Le salut que Dieu apporte n’est pas un salut comme un autre, c’est un salut intérieur, une paix intérieure. C’est bien plus qu’avoir la vie sauve, que de rester en vie, que d’être en bonne santé, que de profiter de la vie … La question du salut se pose face à la mort. Pourquoi est-ce que nous vivons si c’est pour mourir ?  Rappelez-vous l’échange de dimanche passé entre Valeria et moi. Pourquoi est-ce que tu vas à l’école ? Pour apprendre. Pourquoi apprendre ? Pour avoir un métier. Pourquoi avoir un métier ? Pour gagner sa vie. Pourquoi gagner sa vie ? Pour fonder une famille. Pourquoi fonder une famille ? …. J’ai répondu à sa place : « pour aimer et être aimé, pour être heureux ». Je n’ai pas été plus loin avec Valeria mais on pourrait aller plus loin aujourd’hui. Pourquoi aimer et être aimé, pourquoi vouloir être heureux, pourquoi vivre finalement ?

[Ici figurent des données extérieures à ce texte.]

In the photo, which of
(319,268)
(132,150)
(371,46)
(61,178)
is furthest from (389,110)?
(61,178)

Connaissez-vous la réponse ?  Eh bien, c’est pour mourir !  ….  C’est ce que la vie nous enseigne n’est-ce pas ? On va tous mourir !  Et on fait tout pour ne pas voir cette réalité que la vie nous enseigne, on fait tout pour la fuir, et pourtant elle est bien là !  Alors tant qu’à vivre pour mourir, choisissons comment mourir, donnons sens, là est notre liberté, ne mourrons pas bêtement, choisissons de mourir d’amour, « mourir d’aimer ». Car aimer, c’est mourir à soi-même, mourir à son égoïsme, à son orgueil, à sa paresse, à son désir d’être aimé avant tout, ….  « Celui qui veut sauver sa vie la perdra, mais celui qui perdra sa vie à cause de moi et de l’Evangile la sauvera ». Voilà le salut chrétien, le chemin de vie que Jésus propose à ceux qui veulent le suivre : mourir d’aimer. Vivre, c’est mourir et mourir à soi, c’est vivre. C’est paradoxal, mais nous sentons bien que c’est la vérité, que ces paroles sont vérité et vie. Rappelez-vous le grain de blé, il faut qu’il meure pour qu’il porte du fruit. Le salut chrétien passe par la croix, par le don de soi. Satan est celui qui veut détourner Pierre, qui veut nous détourner de la Croix. Il veut ramener la vie à ses plaisirs, il veut gommer les épreuves et la souffrance, il nous présente un amour facile et faussé, un amour qui ne va pas jusqu’au bout. Gommer la croix, c’est se fermer à l’amour, c’est se fermer au salut de Dieu. Le pape François disait vendredi dans son homélie à l’occasion de la fête de la Croix Glorieuse « que Satan était heureux le Vendredi Saint, il croyait avoir emporté la victoire, avoir anéanti Dieu. Il était si heureux qu’il ne s’est pas rendu compte du grand piège de l’histoire dans lequel il était tombé. C’est à partir de ce moment que la croix devint un signe de victoire ».

Qui est le Christ pour moi ? Je vais répondre. Aujourd’hui le Christ me sauve parce qu’il me remet à ma juste place. Je suis prêtre, ou je suis père de famille, je suis maman, grand parent, je suis marié, je suis jeune ou âgé …) j’ai des responsabilités, il y a des joies mais aussi des souffrances, je ne peux pas fuir ma réalité. Le Christ m’aide à accepter mes fragilités, il m’aime comme je suis, je ne suis pas obligé de rechercher le succès pour être aimé de lui. Il me remet à ma juste place, je suis humain, je ne suis pas Dieu, je ne suis pas le Roi du monde, c’est juste bon d’être soi-même, de devenir plus humain grâce à Dieu.

Avec le psalmiste, je peux rendre grâce à Dieu parce qu’il est mon sauveur : « J’éprouvais la tristesse et l’angoisse, j’ai invoqué le nom du Seigneur.  Seigneur, je t’en prie, délivre-moi. Le Seigneur défend les petits, j’étais faible, il m’a sauvé. Il a sauvé mon âme de la mort, il a gardé mes yeux des larmes, et mes pieds du faux pas. Je marcherai en présence du Seigneur sur la terre des vivants ».